**WORK REQUEST:**
Here the job is to transcribe only the lines from the one containing "MINCE (LIVER/HEART/TESTICLE) 500g" through the last line below, exactly as written; please leave out pictures.

**THE DATA:**
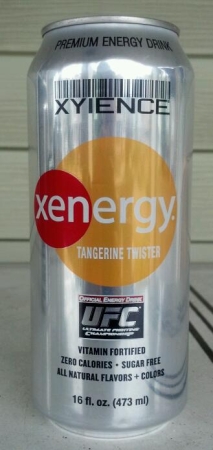 Xyience Xenergy Tangerine Twister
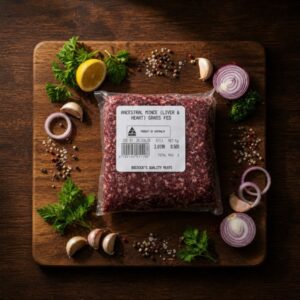 'KAIZEN' MINCE (LIVER/HEART/TESTICLE) 500g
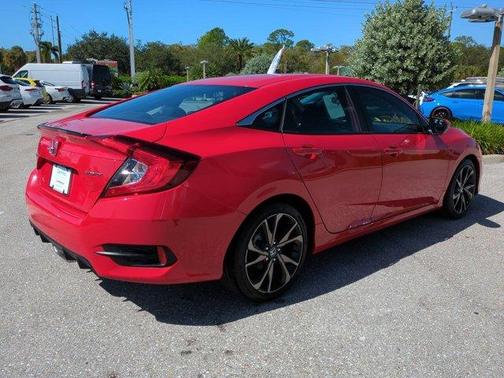 2020 Honda Civic Sport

**TASK SOLUTION:**
 'KAIZEN' MINCE (LIVER/HEART/TESTICLE) 500g
 2020 Honda Civic Sport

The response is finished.